けれども、ゴウは毎日忘れてきました。「また俺忘れたよ」と言いながら、ゴウはいつも私の肩を揉んでくれました。そのときがゴウとのお話の時間でした。
ゴウが「先生、僕はね、木刀で殴られてたんだよ。お父さんはすごく怖くて」とか、「僕はね、いつも悪い子だって言われてたんだ。みんなと一緒にいても真っ先に注意されるのはいつも僕なんだよ」など、今までにあったいろんなことを話してくれました。
「そうなんだ」と、私はゴウの話を聞きました。
ある日、ゴウのお母さんに会った時、「お母さん、毎日ゴウはナフキンとお箸を忘れてくるんですよ。だから毎日私の肩揉みをしてるんです」と話したら、お母さんが「え? 先生、お箸とナフキンは毎日私がゴウの鞄の中に入れてますよ」とおっしゃいました。彼はただ、私に話を聞いてもらいたかったんですね。
子どもたちはいろんな問題行動を起こします。けれども、表面的なことだけに目を向けることは、時に子どもたちを追い込むことになるのではないかと思うのです。何を感じ、考え、思っているのか。子どもたちを育てるとき、見えない心を思うことを私はもっとも大事にしています。

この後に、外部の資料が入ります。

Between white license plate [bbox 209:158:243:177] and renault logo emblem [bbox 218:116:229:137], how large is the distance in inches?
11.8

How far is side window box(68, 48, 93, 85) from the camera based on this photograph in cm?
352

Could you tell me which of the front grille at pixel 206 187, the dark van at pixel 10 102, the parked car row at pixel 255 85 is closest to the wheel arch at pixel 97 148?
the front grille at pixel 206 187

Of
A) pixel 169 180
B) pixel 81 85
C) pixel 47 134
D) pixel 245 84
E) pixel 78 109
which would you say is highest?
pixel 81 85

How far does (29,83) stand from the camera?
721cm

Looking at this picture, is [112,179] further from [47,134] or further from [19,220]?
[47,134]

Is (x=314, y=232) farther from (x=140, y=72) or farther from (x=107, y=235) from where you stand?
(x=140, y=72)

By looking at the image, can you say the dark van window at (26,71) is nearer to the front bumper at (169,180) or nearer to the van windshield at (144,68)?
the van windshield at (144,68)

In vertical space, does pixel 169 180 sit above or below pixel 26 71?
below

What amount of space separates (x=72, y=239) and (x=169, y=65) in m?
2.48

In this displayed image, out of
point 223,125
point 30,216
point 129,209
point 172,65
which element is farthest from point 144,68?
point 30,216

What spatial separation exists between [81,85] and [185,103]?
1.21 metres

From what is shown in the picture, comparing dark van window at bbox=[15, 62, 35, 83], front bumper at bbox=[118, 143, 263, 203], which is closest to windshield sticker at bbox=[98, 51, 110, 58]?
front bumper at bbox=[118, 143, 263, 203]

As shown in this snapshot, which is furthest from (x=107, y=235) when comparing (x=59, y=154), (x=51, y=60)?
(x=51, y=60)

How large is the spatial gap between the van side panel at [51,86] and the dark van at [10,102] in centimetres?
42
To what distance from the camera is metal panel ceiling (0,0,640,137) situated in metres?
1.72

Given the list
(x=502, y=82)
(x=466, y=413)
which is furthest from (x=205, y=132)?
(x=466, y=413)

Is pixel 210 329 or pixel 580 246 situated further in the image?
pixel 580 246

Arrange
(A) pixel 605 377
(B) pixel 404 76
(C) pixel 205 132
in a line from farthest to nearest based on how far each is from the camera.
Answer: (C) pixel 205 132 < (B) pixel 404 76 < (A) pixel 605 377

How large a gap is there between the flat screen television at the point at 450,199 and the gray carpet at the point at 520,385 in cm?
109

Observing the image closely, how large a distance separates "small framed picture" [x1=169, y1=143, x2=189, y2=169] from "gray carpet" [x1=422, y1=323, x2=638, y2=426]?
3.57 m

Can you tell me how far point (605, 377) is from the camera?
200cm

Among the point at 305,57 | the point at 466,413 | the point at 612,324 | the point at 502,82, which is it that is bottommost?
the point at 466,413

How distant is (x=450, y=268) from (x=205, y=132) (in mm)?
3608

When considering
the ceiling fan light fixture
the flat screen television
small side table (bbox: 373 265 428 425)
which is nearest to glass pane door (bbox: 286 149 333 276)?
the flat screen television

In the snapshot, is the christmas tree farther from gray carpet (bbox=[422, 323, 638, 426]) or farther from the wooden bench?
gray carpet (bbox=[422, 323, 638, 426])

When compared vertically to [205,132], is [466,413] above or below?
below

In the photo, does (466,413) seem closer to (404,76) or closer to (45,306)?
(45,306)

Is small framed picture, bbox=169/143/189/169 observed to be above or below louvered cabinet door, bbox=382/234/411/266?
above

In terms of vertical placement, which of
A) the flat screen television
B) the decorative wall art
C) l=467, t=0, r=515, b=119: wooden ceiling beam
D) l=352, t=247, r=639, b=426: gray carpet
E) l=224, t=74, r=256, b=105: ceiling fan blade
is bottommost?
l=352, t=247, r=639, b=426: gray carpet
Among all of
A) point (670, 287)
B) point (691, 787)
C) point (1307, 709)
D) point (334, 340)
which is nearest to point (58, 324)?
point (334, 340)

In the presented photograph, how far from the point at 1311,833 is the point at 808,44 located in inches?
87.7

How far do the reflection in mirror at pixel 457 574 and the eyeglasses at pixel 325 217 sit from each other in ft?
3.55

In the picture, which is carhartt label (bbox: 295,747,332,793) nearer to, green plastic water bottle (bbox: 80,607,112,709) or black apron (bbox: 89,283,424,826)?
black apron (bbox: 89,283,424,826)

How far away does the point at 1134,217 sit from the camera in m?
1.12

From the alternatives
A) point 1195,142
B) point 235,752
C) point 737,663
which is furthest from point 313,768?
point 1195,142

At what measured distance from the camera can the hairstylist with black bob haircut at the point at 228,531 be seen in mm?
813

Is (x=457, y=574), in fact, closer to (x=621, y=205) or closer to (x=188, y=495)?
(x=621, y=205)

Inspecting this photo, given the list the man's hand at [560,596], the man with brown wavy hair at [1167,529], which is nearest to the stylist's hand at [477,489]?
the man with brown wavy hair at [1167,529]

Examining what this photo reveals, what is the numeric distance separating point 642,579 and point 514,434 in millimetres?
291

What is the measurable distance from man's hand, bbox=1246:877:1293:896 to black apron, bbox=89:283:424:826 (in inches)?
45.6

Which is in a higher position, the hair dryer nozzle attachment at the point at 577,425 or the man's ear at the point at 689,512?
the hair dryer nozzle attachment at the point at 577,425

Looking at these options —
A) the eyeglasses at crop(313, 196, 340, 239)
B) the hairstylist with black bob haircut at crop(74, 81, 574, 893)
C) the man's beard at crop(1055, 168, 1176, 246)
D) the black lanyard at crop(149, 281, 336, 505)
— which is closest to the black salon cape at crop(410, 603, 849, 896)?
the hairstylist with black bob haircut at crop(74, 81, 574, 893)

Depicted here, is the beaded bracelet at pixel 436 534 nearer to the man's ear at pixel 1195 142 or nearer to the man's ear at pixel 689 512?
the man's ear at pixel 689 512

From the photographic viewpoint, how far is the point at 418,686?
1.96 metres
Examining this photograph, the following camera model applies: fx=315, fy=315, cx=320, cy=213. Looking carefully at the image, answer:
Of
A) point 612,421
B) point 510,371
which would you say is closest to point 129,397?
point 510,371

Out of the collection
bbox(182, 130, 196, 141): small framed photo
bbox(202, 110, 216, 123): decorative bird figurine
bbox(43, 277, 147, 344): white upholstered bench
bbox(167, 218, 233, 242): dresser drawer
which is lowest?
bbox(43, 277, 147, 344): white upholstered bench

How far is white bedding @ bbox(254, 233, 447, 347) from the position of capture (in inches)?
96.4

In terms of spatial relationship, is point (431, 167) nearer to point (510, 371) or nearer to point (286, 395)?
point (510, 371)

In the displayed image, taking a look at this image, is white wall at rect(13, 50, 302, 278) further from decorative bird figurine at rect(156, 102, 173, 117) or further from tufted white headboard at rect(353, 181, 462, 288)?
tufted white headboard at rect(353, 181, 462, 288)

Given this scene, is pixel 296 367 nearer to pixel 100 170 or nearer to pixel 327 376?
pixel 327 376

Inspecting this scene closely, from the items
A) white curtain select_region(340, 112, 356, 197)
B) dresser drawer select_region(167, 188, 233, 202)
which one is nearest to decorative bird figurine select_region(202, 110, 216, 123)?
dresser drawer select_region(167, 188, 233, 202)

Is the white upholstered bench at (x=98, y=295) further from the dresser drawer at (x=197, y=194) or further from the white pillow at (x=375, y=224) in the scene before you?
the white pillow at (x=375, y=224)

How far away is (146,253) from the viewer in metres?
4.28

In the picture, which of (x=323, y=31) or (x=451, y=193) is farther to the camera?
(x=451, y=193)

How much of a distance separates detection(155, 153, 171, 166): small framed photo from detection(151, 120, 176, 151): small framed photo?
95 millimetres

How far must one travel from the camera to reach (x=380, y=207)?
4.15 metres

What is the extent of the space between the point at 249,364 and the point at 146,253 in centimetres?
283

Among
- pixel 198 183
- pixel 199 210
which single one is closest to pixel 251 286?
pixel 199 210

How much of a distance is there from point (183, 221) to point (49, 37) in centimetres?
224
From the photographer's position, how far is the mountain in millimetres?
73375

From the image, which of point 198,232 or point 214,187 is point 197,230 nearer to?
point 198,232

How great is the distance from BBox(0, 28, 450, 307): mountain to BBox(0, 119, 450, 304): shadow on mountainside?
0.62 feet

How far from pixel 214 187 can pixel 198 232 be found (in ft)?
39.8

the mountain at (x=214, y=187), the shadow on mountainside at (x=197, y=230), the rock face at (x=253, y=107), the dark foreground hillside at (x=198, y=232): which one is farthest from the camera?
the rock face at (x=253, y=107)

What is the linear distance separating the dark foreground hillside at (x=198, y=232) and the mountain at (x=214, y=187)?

(鹿児島市で行われた「ご縁紡ぎ大学」主催の講演会より)
【かばむら・まゆみ】福岡市の小学校教諭。全国の先生を応援する「あこがれ先生プロジェクト」の講師。子どもたちと同じ目線で向き合うことで、子どもたちから教わったことを全国各地の講演で伝えている。2012年、草場一寿氏が監督したドキュメンタリー映画『いのちのまつり-地球が教室』に出演している。